Co-opting the developers away from public clouds will not be an easy problem and will require telecom providers to solve three key technology challenges, either by acquiring or partnering suitable software providers:
- Distributed data: The edge, unlike centralized hyper-scale data centers, is a geographically distributed and massively decentralized infrastructure (with no single locus of centralization) and at its core is a massively scalable decentralized and distributed database. Today's distributed database and storage systems are not sufficiently scalable to solve the data consistency and consensus when running across thousands of distributed nodes as a single logical programmable database (I plan to make a future post to elaborate on this aspect).
- Easily programmable: The edge must be programmable like a public cloud by offering a Container or Platform As A Service (CAAS/PAAS) abstractions for application developers to work with while hiding the complexities of the distributed architecture across apps running and storing states on tens/hundreds or even thousands of edge nodes. This is the central technology problem that will need to be unlocked to truly turn edge computing into a mainstream offering and a contender to take on the current model of centralized public clouds and OTT apps and services that run on them.
- Global reach: Telecom providers, by their nature, are regional and don't operate globally the way public cloud providers do (due in part to the legacy of deregulation and licensing of the spectrum). Therefore telecom providers will need to form one or more global alliances to provide one contiguous global service across networks for edge computing and to hide the complexities of disparate networks and infrastructures from end users. The good news is that the telecom providers already have deep expertise in this: global roaming, for example, is one way that telecom providers currently provide seamless voice and data connectivity across national boundaries for their subscribers.
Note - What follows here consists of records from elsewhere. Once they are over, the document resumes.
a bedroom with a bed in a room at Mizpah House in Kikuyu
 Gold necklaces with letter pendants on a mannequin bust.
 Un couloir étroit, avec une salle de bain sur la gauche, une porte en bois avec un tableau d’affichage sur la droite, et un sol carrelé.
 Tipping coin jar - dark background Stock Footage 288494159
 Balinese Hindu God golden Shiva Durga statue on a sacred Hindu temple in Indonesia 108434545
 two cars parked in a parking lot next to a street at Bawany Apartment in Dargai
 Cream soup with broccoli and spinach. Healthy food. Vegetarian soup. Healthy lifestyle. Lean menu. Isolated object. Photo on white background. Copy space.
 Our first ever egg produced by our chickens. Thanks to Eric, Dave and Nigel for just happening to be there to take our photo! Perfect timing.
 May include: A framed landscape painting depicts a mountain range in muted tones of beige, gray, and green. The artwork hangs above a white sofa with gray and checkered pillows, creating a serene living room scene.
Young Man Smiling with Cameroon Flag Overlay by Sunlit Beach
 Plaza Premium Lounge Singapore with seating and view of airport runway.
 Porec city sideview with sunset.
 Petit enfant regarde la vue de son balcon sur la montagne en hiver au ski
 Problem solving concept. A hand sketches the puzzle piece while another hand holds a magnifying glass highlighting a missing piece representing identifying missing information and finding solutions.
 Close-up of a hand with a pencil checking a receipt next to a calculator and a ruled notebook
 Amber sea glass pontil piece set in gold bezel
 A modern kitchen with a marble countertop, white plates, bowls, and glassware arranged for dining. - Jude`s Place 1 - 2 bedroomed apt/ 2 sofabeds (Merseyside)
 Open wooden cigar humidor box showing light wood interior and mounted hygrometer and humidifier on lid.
Bringing together such an edge cloud architecture that tightly couples (1) a globally available database with (2) a rich CAAS/PAAS platform in (3) a global federation of edge clouds stitched together to provide data and code mobility would enable telecom providers to provide a true alternative to public clouds for app developers, but with the benefit of allowing applications to run in very close proximity to end users and devices—an advantage that hyperscale centralized public clouds will find very hard to compete against. With such a combination in place, telecom providers would serve as the critical platform for the complex data flow that links machine sensors to back-end services, in real-time analytics or cybersecurity, and the transportation supply-chain infrastructure to navigation, factory floors, social media, online multiplayer gaming, and autonomous consumer and business logistics apps (such as self-driving vehicles). Machine-to-machine revenues are projected to grow by double digits over the next few years, so they could potentially create massive new revenue streams in areas that are core to telecom providers and provide new greenfield opportunities to build and fortify activity away from public cloud providers and their OTT offerings.
But let me end this post by pointing out the obvious: the edge is too important for telecom providers to ignore. In the previous innings of the cloud game, everyone (including yours truly) underestimated the potential of the public cloud to change how we consume media and apps, and was taken by surprise at how quickly it went mainstream as an application development platform and created brand new billion dollar OTT businesses while rapidly commoditizing and disrupting so many incumbents (I will spare you the recanting of various tales, such as Blockbuster vs. Netflix or WhatsApp vs. SMS). Telecom providers cannot afford to make that mistake with the edge. It's now the proverbial bottom of the 9th innings, the bases are loaded, and the telecom providers are at the bat—it’s anyone's game to win.